- WRITTEN INSTRUCTION:
Update the records below by changing every "wire fence" to "chain-link fence" and leaving all else as it is. Leave the pictures out of your answer.

- THE DATA:
┌──
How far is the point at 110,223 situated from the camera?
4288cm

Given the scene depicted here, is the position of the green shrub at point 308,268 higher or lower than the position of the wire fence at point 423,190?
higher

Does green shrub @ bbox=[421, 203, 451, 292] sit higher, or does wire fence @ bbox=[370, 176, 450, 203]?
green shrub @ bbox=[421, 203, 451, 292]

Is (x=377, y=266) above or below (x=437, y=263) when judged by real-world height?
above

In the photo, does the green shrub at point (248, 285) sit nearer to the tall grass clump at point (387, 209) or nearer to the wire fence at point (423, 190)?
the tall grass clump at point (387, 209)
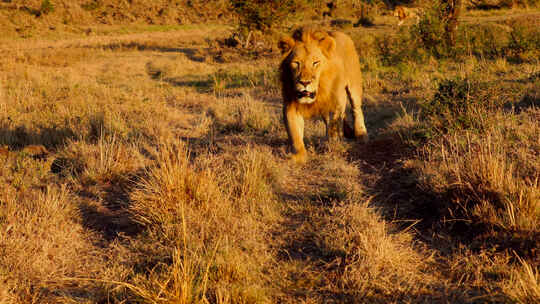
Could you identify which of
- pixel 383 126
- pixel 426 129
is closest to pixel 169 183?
pixel 426 129

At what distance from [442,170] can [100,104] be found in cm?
793

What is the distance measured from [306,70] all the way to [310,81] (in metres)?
0.16

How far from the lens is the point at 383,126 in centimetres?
776

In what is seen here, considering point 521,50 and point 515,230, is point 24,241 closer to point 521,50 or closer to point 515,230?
point 515,230

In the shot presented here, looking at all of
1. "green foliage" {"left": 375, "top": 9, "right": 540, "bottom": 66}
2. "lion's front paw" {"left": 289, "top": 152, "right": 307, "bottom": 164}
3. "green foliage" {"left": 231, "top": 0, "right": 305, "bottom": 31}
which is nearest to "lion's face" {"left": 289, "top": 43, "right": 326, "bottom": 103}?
"lion's front paw" {"left": 289, "top": 152, "right": 307, "bottom": 164}

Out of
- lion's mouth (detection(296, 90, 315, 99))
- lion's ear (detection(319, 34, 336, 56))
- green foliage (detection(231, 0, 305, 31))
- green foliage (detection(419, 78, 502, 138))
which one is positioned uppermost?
green foliage (detection(231, 0, 305, 31))

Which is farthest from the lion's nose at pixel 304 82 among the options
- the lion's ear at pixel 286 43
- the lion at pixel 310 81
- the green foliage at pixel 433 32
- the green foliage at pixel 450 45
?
the green foliage at pixel 433 32

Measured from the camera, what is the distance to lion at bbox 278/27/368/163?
5.31 m

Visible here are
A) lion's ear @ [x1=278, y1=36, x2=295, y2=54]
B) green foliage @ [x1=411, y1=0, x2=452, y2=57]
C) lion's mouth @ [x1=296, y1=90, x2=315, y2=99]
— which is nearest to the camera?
lion's mouth @ [x1=296, y1=90, x2=315, y2=99]

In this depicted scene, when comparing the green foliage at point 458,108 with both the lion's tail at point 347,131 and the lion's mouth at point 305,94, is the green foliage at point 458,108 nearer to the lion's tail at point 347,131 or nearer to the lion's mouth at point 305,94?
the lion's tail at point 347,131

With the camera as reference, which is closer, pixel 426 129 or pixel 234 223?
pixel 234 223

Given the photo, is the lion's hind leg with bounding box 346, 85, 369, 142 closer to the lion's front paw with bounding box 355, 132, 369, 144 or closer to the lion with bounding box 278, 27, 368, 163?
the lion's front paw with bounding box 355, 132, 369, 144

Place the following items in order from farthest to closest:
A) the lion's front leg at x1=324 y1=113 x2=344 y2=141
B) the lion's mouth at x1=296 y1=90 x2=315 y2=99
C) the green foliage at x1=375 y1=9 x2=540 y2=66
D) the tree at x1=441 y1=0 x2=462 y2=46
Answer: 1. the tree at x1=441 y1=0 x2=462 y2=46
2. the green foliage at x1=375 y1=9 x2=540 y2=66
3. the lion's front leg at x1=324 y1=113 x2=344 y2=141
4. the lion's mouth at x1=296 y1=90 x2=315 y2=99

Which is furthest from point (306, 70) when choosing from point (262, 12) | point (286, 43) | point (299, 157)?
point (262, 12)
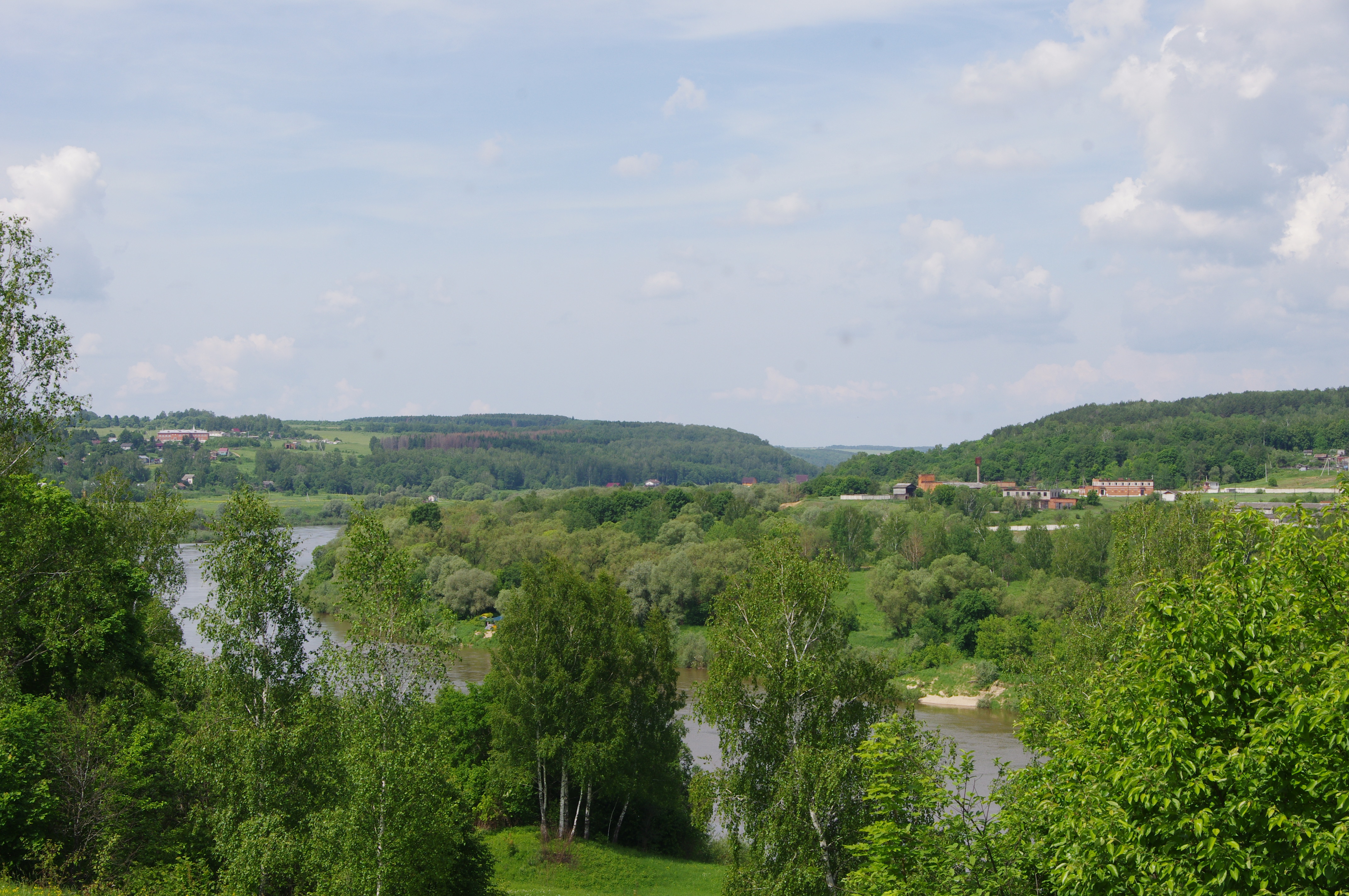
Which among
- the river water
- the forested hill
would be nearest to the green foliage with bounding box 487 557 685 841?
the river water

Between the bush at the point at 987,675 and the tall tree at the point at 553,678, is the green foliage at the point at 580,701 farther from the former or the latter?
the bush at the point at 987,675

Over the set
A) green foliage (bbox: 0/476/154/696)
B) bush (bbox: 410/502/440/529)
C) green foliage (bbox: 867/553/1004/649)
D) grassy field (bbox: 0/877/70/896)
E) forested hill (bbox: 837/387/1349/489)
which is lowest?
green foliage (bbox: 867/553/1004/649)

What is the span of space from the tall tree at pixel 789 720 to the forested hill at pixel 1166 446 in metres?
137

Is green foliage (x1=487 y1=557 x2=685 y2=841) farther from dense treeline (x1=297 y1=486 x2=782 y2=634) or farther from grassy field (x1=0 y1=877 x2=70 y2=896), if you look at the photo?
dense treeline (x1=297 y1=486 x2=782 y2=634)

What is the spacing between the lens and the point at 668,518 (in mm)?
116188

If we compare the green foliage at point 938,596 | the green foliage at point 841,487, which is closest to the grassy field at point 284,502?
the green foliage at point 841,487

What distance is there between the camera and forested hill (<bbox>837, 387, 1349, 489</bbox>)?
479 ft

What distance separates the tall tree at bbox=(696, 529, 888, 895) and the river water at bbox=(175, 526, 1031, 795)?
→ 11.9m

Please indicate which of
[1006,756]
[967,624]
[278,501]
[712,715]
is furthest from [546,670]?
[278,501]

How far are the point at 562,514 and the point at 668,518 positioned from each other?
13.6 meters

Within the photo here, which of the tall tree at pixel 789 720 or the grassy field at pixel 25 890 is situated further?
the tall tree at pixel 789 720

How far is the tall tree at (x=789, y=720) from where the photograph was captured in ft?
63.7

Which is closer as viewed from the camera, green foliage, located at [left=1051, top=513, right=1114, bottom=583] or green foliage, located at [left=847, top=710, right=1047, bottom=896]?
green foliage, located at [left=847, top=710, right=1047, bottom=896]

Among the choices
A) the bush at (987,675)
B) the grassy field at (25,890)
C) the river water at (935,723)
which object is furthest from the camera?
the bush at (987,675)
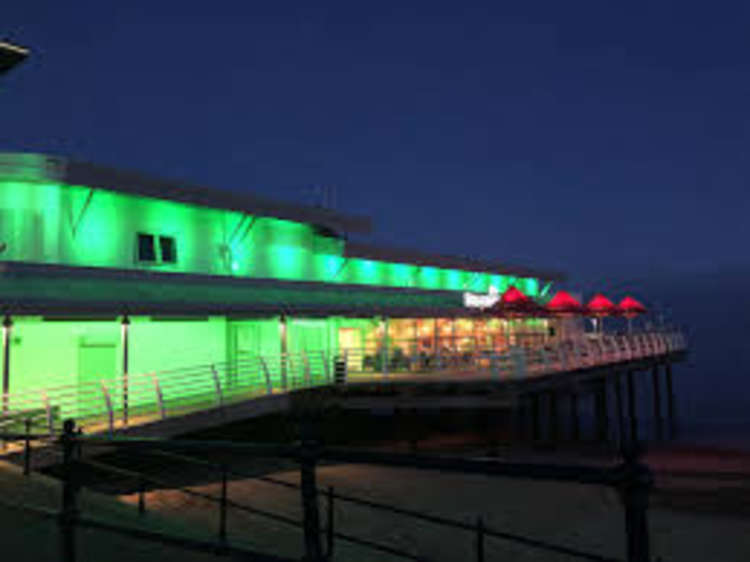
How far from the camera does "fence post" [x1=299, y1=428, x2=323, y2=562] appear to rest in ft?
10.6

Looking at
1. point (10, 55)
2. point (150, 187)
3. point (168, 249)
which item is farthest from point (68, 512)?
point (168, 249)

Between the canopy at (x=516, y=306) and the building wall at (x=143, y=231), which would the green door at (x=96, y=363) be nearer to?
the building wall at (x=143, y=231)

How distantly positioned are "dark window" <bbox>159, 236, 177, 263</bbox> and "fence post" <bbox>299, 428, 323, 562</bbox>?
65.9 ft

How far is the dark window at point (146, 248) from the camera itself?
21.4 meters

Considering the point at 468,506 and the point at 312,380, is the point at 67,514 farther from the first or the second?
the point at 312,380

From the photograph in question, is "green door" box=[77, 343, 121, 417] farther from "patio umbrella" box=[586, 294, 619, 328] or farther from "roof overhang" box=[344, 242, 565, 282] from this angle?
"patio umbrella" box=[586, 294, 619, 328]

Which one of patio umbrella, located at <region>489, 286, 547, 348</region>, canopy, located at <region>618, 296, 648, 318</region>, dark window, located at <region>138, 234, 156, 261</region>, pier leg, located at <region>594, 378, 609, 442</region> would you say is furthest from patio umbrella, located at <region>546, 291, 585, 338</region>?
dark window, located at <region>138, 234, 156, 261</region>

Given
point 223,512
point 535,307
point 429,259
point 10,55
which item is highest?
point 429,259

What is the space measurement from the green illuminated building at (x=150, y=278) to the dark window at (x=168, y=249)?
0.15ft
└──
- THE RESPONSE:
How far is the point at 110,223 situated from the camera?
4288cm

Given the scene depicted here, is the position of the green shrub at point 308,268 higher or lower than the position of the chain-link fence at point 423,190?
higher

Does green shrub @ bbox=[421, 203, 451, 292] sit higher, or does chain-link fence @ bbox=[370, 176, 450, 203]?
green shrub @ bbox=[421, 203, 451, 292]

Is (x=377, y=266) above or below (x=437, y=263) when judged by real-world height?
above

In the photo, does the green shrub at point (248, 285) sit nearer to the tall grass clump at point (387, 209) or nearer to the chain-link fence at point (423, 190)?
the tall grass clump at point (387, 209)
Could you identify which of
- pixel 383 126
- pixel 426 129
is closest to pixel 169 183?
pixel 426 129

At what distance from [442,170] can [100,104] be found in cm?
793

What is the distance measured from [306,70] all the way to [310,81] (in metres)?
0.16

How far from the lens is the point at 383,126 in centimetres?
776

In what is seen here, considering point 521,50 and point 515,230, is point 24,241 closer to point 521,50 or closer to point 515,230?
point 515,230

In the shot presented here, looking at all of
1. "green foliage" {"left": 375, "top": 9, "right": 540, "bottom": 66}
2. "lion's front paw" {"left": 289, "top": 152, "right": 307, "bottom": 164}
3. "green foliage" {"left": 231, "top": 0, "right": 305, "bottom": 31}
which is nearest to "lion's face" {"left": 289, "top": 43, "right": 326, "bottom": 103}?
"lion's front paw" {"left": 289, "top": 152, "right": 307, "bottom": 164}

Out of
- lion's mouth (detection(296, 90, 315, 99))
- lion's ear (detection(319, 34, 336, 56))
- green foliage (detection(231, 0, 305, 31))
- green foliage (detection(419, 78, 502, 138))
which one is positioned uppermost?
green foliage (detection(231, 0, 305, 31))

Which is farthest from the lion's nose at pixel 304 82 among the options
- the lion's ear at pixel 286 43
- the lion at pixel 310 81
- the green foliage at pixel 433 32
- the green foliage at pixel 450 45
?
the green foliage at pixel 433 32

Measured from the camera, what is the distance to lion at bbox 278/27/368/163?
5.31 m

Visible here are
A) lion's ear @ [x1=278, y1=36, x2=295, y2=54]
B) green foliage @ [x1=411, y1=0, x2=452, y2=57]
C) lion's mouth @ [x1=296, y1=90, x2=315, y2=99]
— which is nearest to the camera?
lion's mouth @ [x1=296, y1=90, x2=315, y2=99]

In this depicted scene, when comparing the green foliage at point 458,108 with both the lion's tail at point 347,131 and the lion's mouth at point 305,94, is the green foliage at point 458,108 nearer to the lion's tail at point 347,131 or nearer to the lion's mouth at point 305,94?
the lion's tail at point 347,131

With the camera as reference, which is closer, pixel 426 129 or pixel 234 223?
pixel 234 223

Given the photo, is the lion's hind leg with bounding box 346, 85, 369, 142 closer to the lion's front paw with bounding box 355, 132, 369, 144 or closer to the lion with bounding box 278, 27, 368, 163?
the lion's front paw with bounding box 355, 132, 369, 144

Place the following items in order from farthest to closest:
A) the lion's front leg at x1=324 y1=113 x2=344 y2=141
B) the lion's mouth at x1=296 y1=90 x2=315 y2=99
C) the green foliage at x1=375 y1=9 x2=540 y2=66
D) the tree at x1=441 y1=0 x2=462 y2=46
Answer: 1. the tree at x1=441 y1=0 x2=462 y2=46
2. the green foliage at x1=375 y1=9 x2=540 y2=66
3. the lion's front leg at x1=324 y1=113 x2=344 y2=141
4. the lion's mouth at x1=296 y1=90 x2=315 y2=99

Which is furthest from point (306, 70) when choosing from point (262, 12) | point (286, 43) | point (299, 157)?
point (262, 12)
Which among
- the river water
- the forested hill
would be nearest to the green foliage with bounding box 487 557 685 841?
the river water

Between the bush at the point at 987,675 and the tall tree at the point at 553,678, is the green foliage at the point at 580,701 farther from the former or the latter?
the bush at the point at 987,675

Over the set
A) green foliage (bbox: 0/476/154/696)
B) bush (bbox: 410/502/440/529)
C) green foliage (bbox: 867/553/1004/649)
D) grassy field (bbox: 0/877/70/896)
E) forested hill (bbox: 837/387/1349/489)
which is lowest?
green foliage (bbox: 867/553/1004/649)

What is the span of space from the tall tree at pixel 789 720 to the forested hill at pixel 1166 446 in metres?
137

Is green foliage (x1=487 y1=557 x2=685 y2=841) farther from dense treeline (x1=297 y1=486 x2=782 y2=634) or farther from grassy field (x1=0 y1=877 x2=70 y2=896), if you look at the photo?
dense treeline (x1=297 y1=486 x2=782 y2=634)

What is the spacing between the lens and the point at 668,518 (in mm)?
116188

If we compare the green foliage at point 938,596 | the green foliage at point 841,487, which is closest to the grassy field at point 284,502?
the green foliage at point 841,487

What distance is there between the camera and forested hill (<bbox>837, 387, 1349, 489</bbox>)?
479 ft

What distance separates the tall tree at bbox=(696, 529, 888, 895) and the river water at bbox=(175, 526, 1031, 795)?
→ 11.9m

Please indicate which of
[1006,756]
[967,624]
[278,501]
[712,715]
is furthest from [546,670]?
[278,501]

How far are the point at 562,514 and the point at 668,518 positioned from each other?
13.6 meters

Within the photo here, which of the tall tree at pixel 789 720 or the grassy field at pixel 25 890 is situated further?
the tall tree at pixel 789 720

How far is the tall tree at (x=789, y=720) from where the photograph was captured in ft?
63.7

Which is closer as viewed from the camera, green foliage, located at [left=1051, top=513, right=1114, bottom=583] or green foliage, located at [left=847, top=710, right=1047, bottom=896]?
green foliage, located at [left=847, top=710, right=1047, bottom=896]

Among the choices
A) the bush at (987,675)
B) the grassy field at (25,890)
C) the river water at (935,723)
which object is furthest from the camera?
the bush at (987,675)
How far from the camera does "fence post" [x1=299, y1=428, x2=323, y2=562] appear to rest in ft?
10.6

Looking at
1. point (10, 55)
2. point (150, 187)
3. point (168, 249)
which item is farthest from point (68, 512)?
point (168, 249)

Between the canopy at (x=516, y=306) and the building wall at (x=143, y=231), which would the green door at (x=96, y=363) be nearer to?
the building wall at (x=143, y=231)

How distantly positioned are "dark window" <bbox>159, 236, 177, 263</bbox> and "fence post" <bbox>299, 428, 323, 562</bbox>?
65.9 ft

How far is the dark window at point (146, 248) from the camera itself?
21.4 meters

Considering the point at 468,506 and the point at 312,380, is the point at 67,514 farther from the first or the second?
the point at 312,380

From the photograph in question, is "green door" box=[77, 343, 121, 417] farther from "patio umbrella" box=[586, 294, 619, 328] or farther from "roof overhang" box=[344, 242, 565, 282] from this angle?
"patio umbrella" box=[586, 294, 619, 328]

Which one of patio umbrella, located at <region>489, 286, 547, 348</region>, canopy, located at <region>618, 296, 648, 318</region>, dark window, located at <region>138, 234, 156, 261</region>, pier leg, located at <region>594, 378, 609, 442</region> would you say is furthest from patio umbrella, located at <region>546, 291, 585, 338</region>?
dark window, located at <region>138, 234, 156, 261</region>

Given
point 223,512
point 535,307
point 429,259
point 10,55
which item is highest?
point 429,259

What is the space measurement from the green illuminated building at (x=150, y=278) to the dark window at (x=168, y=249)?
0.15ft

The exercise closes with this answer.